Promissory Notes – Related Party
On May 8, 2023, the Company issued the First Extension Promissory Note to the Sponsor in an amount of up to $630,000 to be deposited into the Trust Account ($105,000 per month following the 5
th
of each month through November 3, 2023) for the benefit of the Public Stockholders who did not redeem their Public Shares in connection with the First Extension. The First Extension Promissory Note bears no interest and is due and payable upon the earlier to occur of (i) the date on which the Company consummates a Business Combination and (ii) the date of the liquidation of the Company. At March 31, 2024 and December 31, 2023, the Company had $355,000 borrowings under the First Extension Promissory Note.
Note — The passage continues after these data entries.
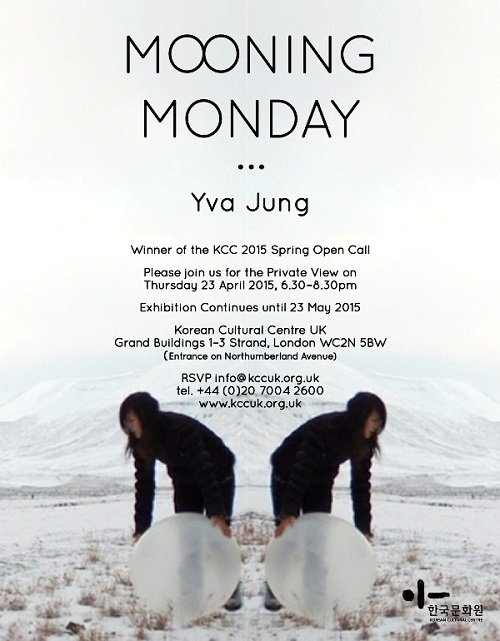 Yva Jung poster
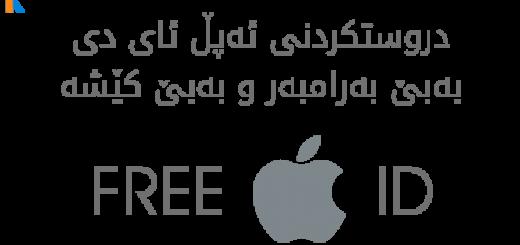 Apple ID دروستکردنی ئەپل ئای دی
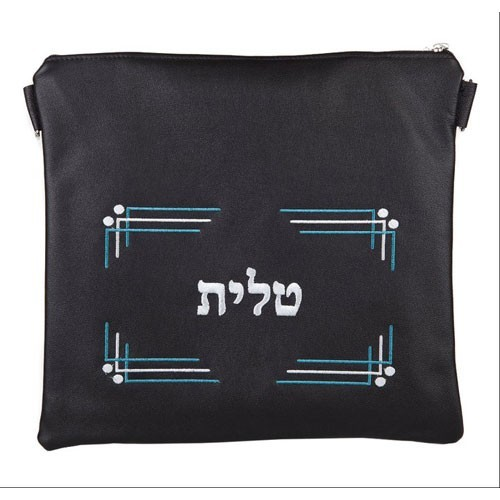 Leather Tallit-Tefillin Bags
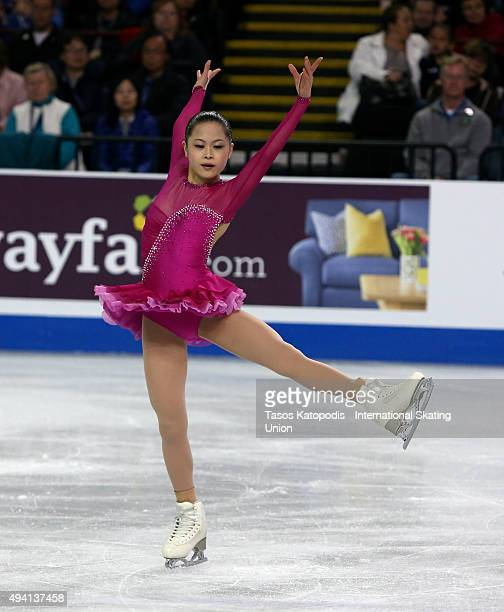 Satoko Miyahara of Japan in the ladies free skate during day two of the Progressive Skate America ISU Grand Prix of Figure Skating on October 24 2015...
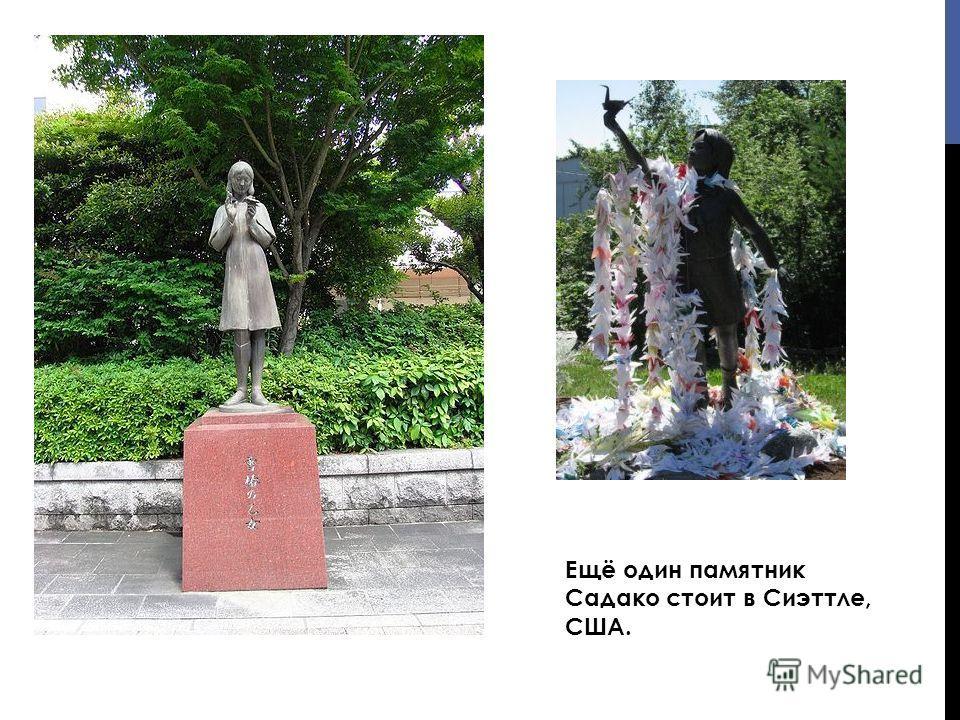 Ещё один памятник Садако стоит в Сиэттле, США.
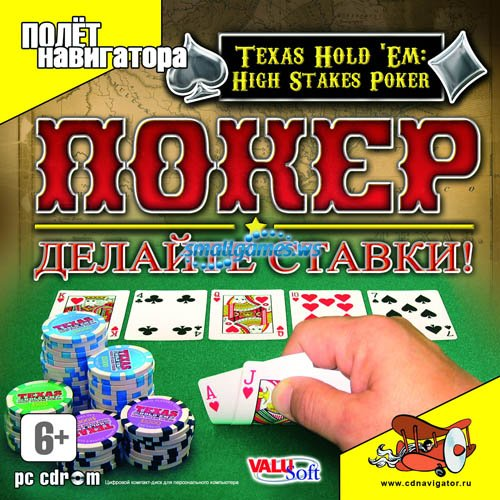 Покер. Делайте ставки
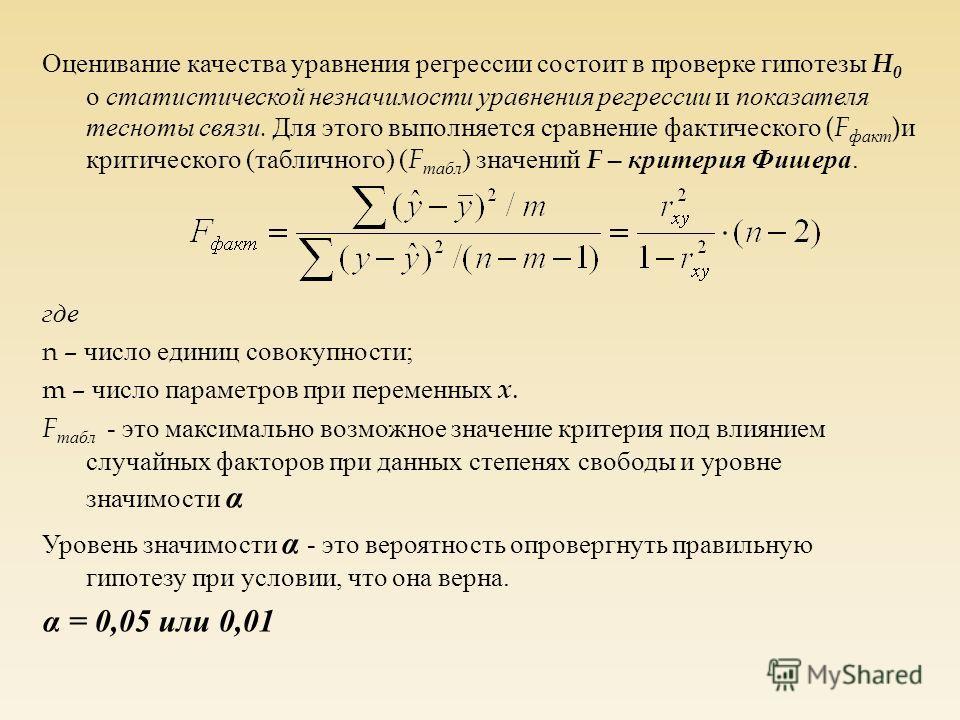 Оценивание качества уравнения регрессии состоит в проверке гипотезы H 0 о статистической незначимости уравнения регрессии и показателя тесноты связи. Для этого выполняется сравнение фактического ( F факт ) и критического ( табличного ) ( F табл ) зна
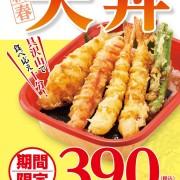 ほっかほっか亭、天丼390円を1月4日より期間限定販売開始。海老や鯛など新春に相応しい具材を贅沢に使用。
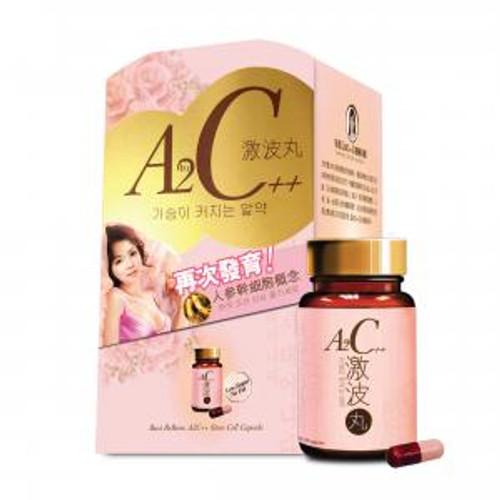 Bust ReBorn A2C++ Stem Cell Capsule (Half-month dosage 60 piece)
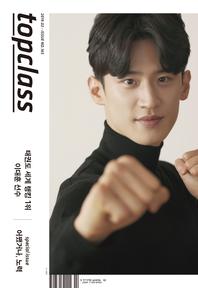 톱클래스 2019년 02월호 (통권 165호)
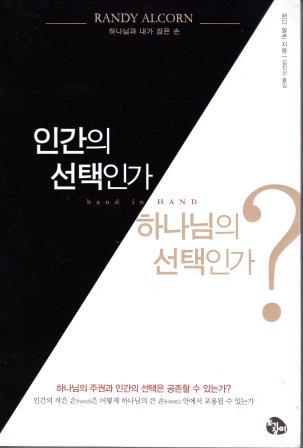 hand-in-hand-korean.jpg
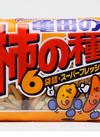 柿の種 6袋詰 198円(税抜)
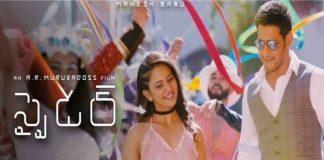Ciciliya song released by Rakul Preet Singh on Twitter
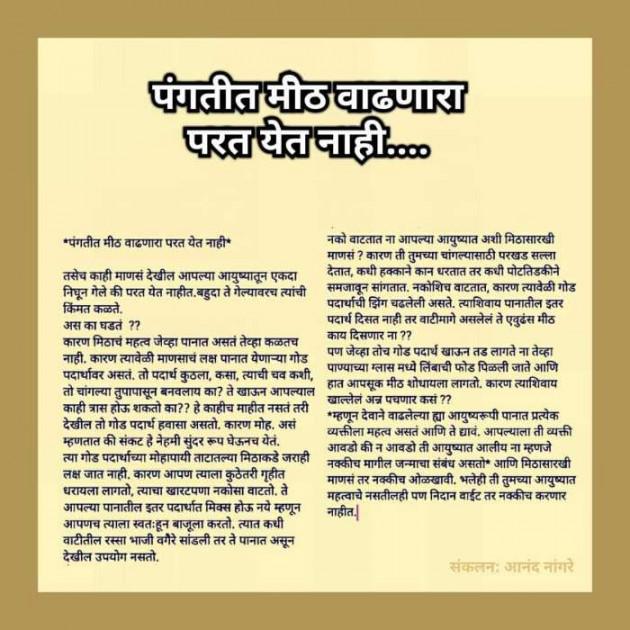 Post by मच्छिंद्र माळी on 02-Jun-2020 12:08pm
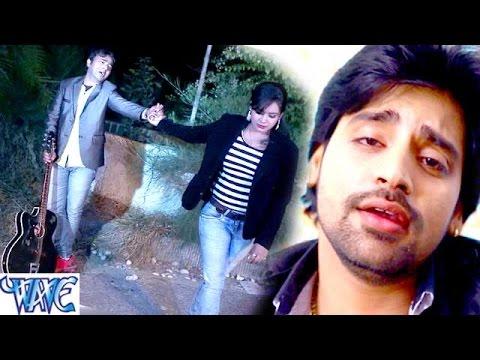 जा जा जान अब भुला गईनी - Jawani Hang Karata || Rakesh Mishra || Bhojpuri Sad Song 2016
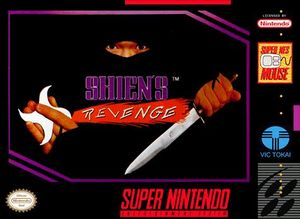 Box-Art-Shien's-Revenge-NA-SNES.jpg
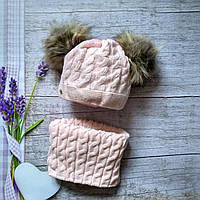 Детский зимний комплект для девочки ( 3 расцветки) 44-46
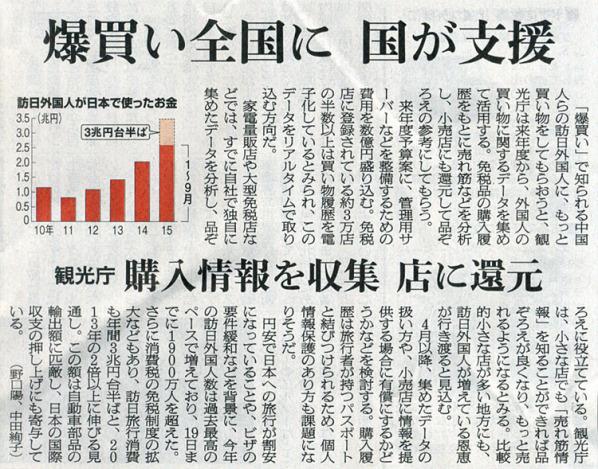 2015-12-23スタッフ注目記事.jpg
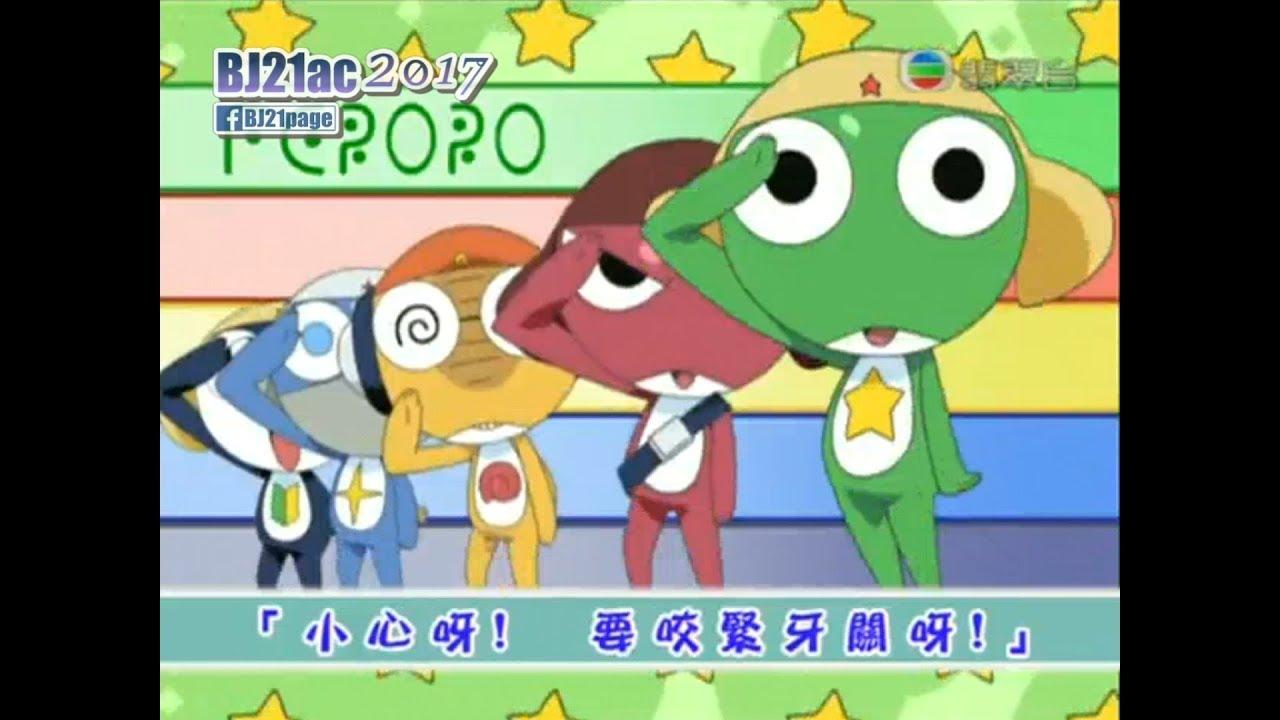 KERORO軍曹 粵語 主題曲 OP6 TVB - YouTube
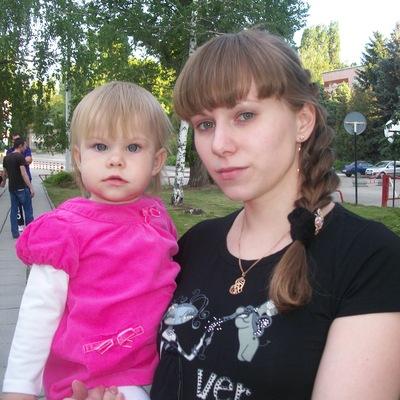 Женя Землянухина, 5 июля 1991, Саратов, id20074305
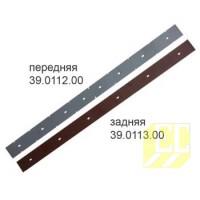 Резинка для Ghibli S1 45D 55 комплект 39.0113.00+39.0112.00 39.0113.00+39.0112.00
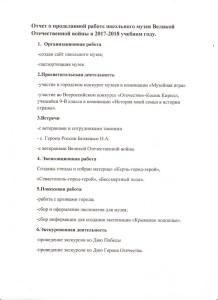 журнал0325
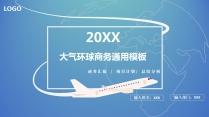 飞机环球元素商务通用模板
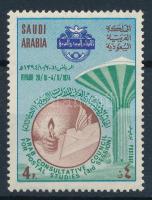 Arab post and telecommunication council, Arab postai és távközlési tanács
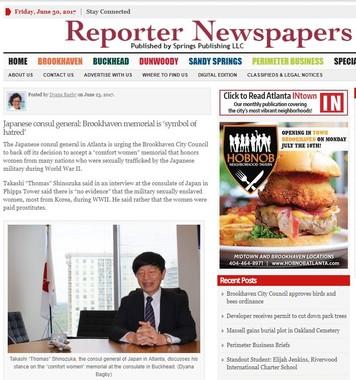 問題となった地元紙のインタビュー記事。「カネをもらった売春婦(paid prostitutes)」という表現は、記事の「地の文」にしか登場しない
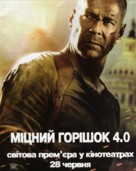 Live Free or Die Hard - Ukrainian Movie Poster (xs thumbnail)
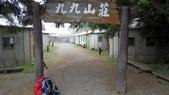 大霸尖山-伊澤山-加利山:大霸 (7).jpg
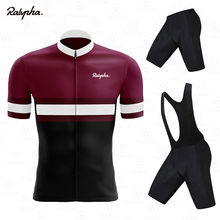 Ralvpha Cycling Set 2021 Clothing Pro Team Jersey Kit Men Short Sleeve MTB Clothes Bike Uniforme Ropa Ciclismo Hombre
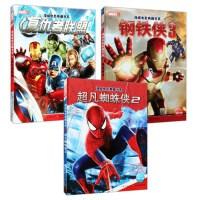 漫威电影典藏书系 复仇者联盟+钢铁侠3+超凡蜘蛛侠2 超级英雄故事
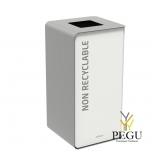 Мусорный бак для сортировки отходов CUBATRI 75L белый/серый RAL9022 прочие отходы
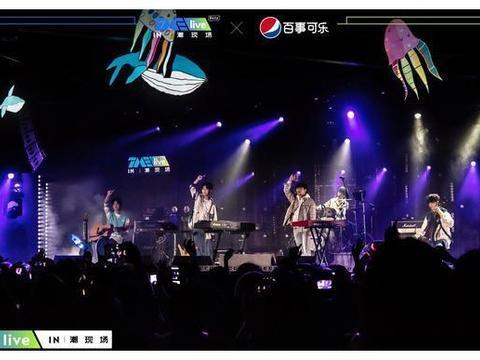 明日之子乐团季线上演唱会,重现2020年限定夏日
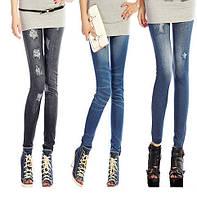 Отличные леггинсы под джинс!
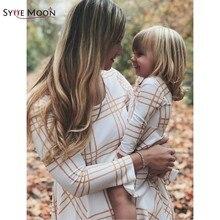 Платья для мамы и дочки одинаковые комплекты для семьи Одинаковая одежда в полоску с длинными рукавами для всей семьи платье для мамы и дочки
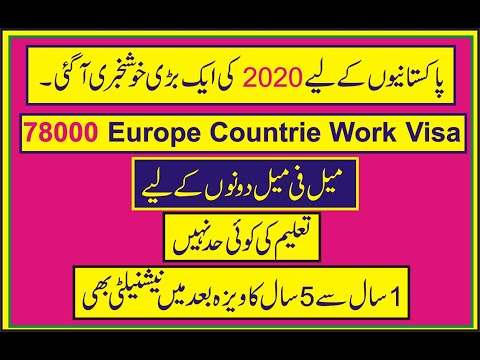 Europe Croatia Work Visa 2020   Europe Pakistan Sayjobcity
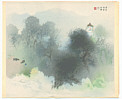 Seiho Takeuchi 1864-1942 - Pastoral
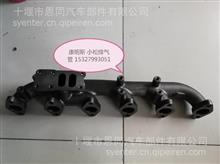 现货供应 康明斯QSB6.7排气支管 小松排气管/3976789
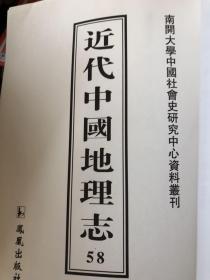 近代中国地理志
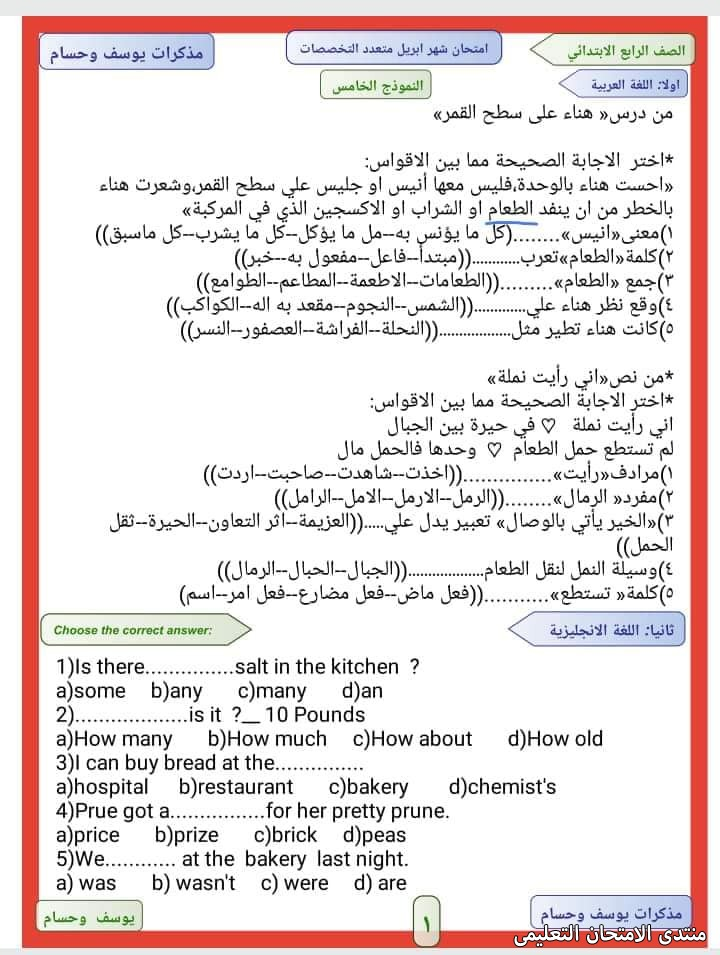 exam-eg.com_161861339434135.jpg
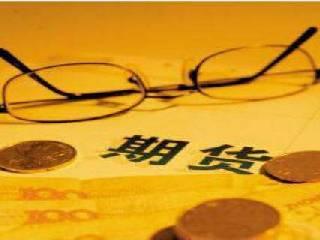 今日夜盘及11月22日期货交易策略分析
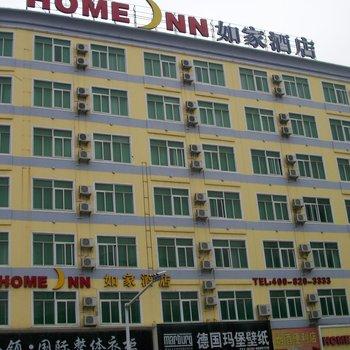 如家快捷酒店(石狮子芳路客运中心店)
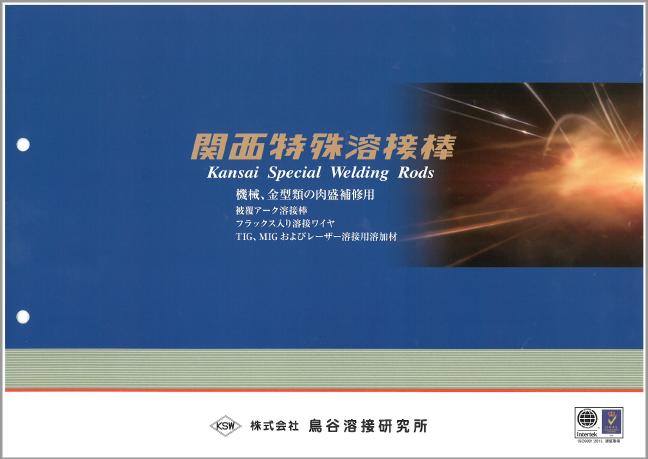 『関西特殊溶接棒』総合カタログ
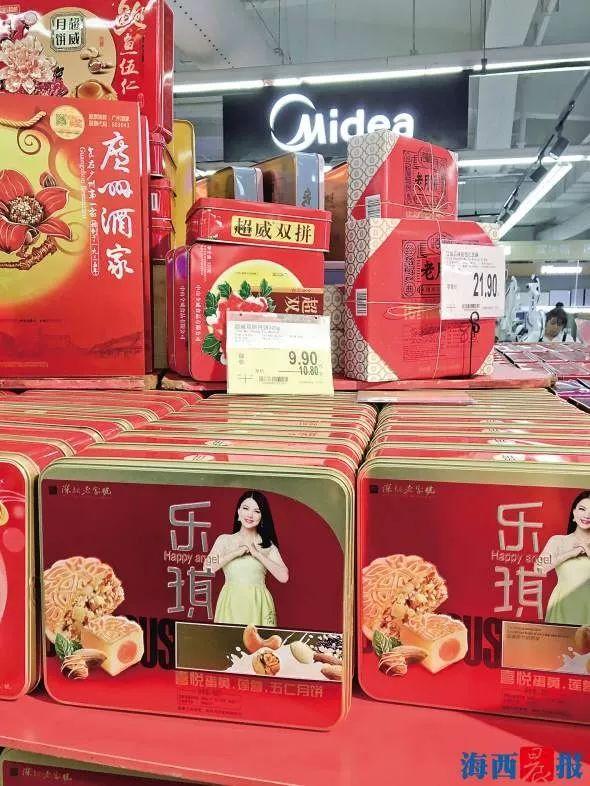 小龙虾遇上芝士、牛肉搭配藤椒……另类月饼上市,你会选吗?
On November 8, 2023, the Company issued the Second Extension Promissory Note in the aggregate principal amount of up to $359,503 to the Sponsor. The Second Extension Promissory Note bears no interest and is repayable in full upon the date of the consummation of the initial Business Combination or the liquidation of the Company. Additionally, the Company will deposit $29,958.55 into the Trust Account for each calendar month (commencing on November 8, 2023 and ending on the 5
th
day of each subsequent month), or portion thereof, that is needed by the Company to complete an initial Business Combination until November 5, 2024, and such amount will be distributed either to: (i) all of the holders of Public Shares upon the Company’s liquidation or (ii) holders of Public Shares who elect to have their Public Shares redeemed in connection with the consummation of the initial Business Combination. At March 31, 2024 and December 31, 2023, the Company had $149,791 and $59,917, respectively, borrowings under the Second Extension Promissory Note.
Consulting and Advisory Services
On May 28, 2021, the Company entered into a letter agreement with J.V.B. pursuant to which the Company engaged Cohen & Company, to provide consulting and advisory services in connection with the IPO in return for a transaction fee to be paid to J.V.B. in an amount equal to 10.0% of the aggregate underwriting discount and commissions earned by the underwriters in connection with the IPO to be paid simultaneously with the actual payment of such underwriting discount and commissions to the underwriters upon (i) the closing of the IPO and (ii) the completion of the Business Combination. J.V.B. was one of the Anchor Investors that purchased Units in the IPO and became a member of the Sponsor at the closing of the IPO to hold an indirect interest in a specified number of the Founder Shares held by the Sponsor. On November 9, 2023, the Company and J.V.B. mutually agreed to terminate this arrangement. No further transactions fees will be payable to J.V.B. under this engagement of services.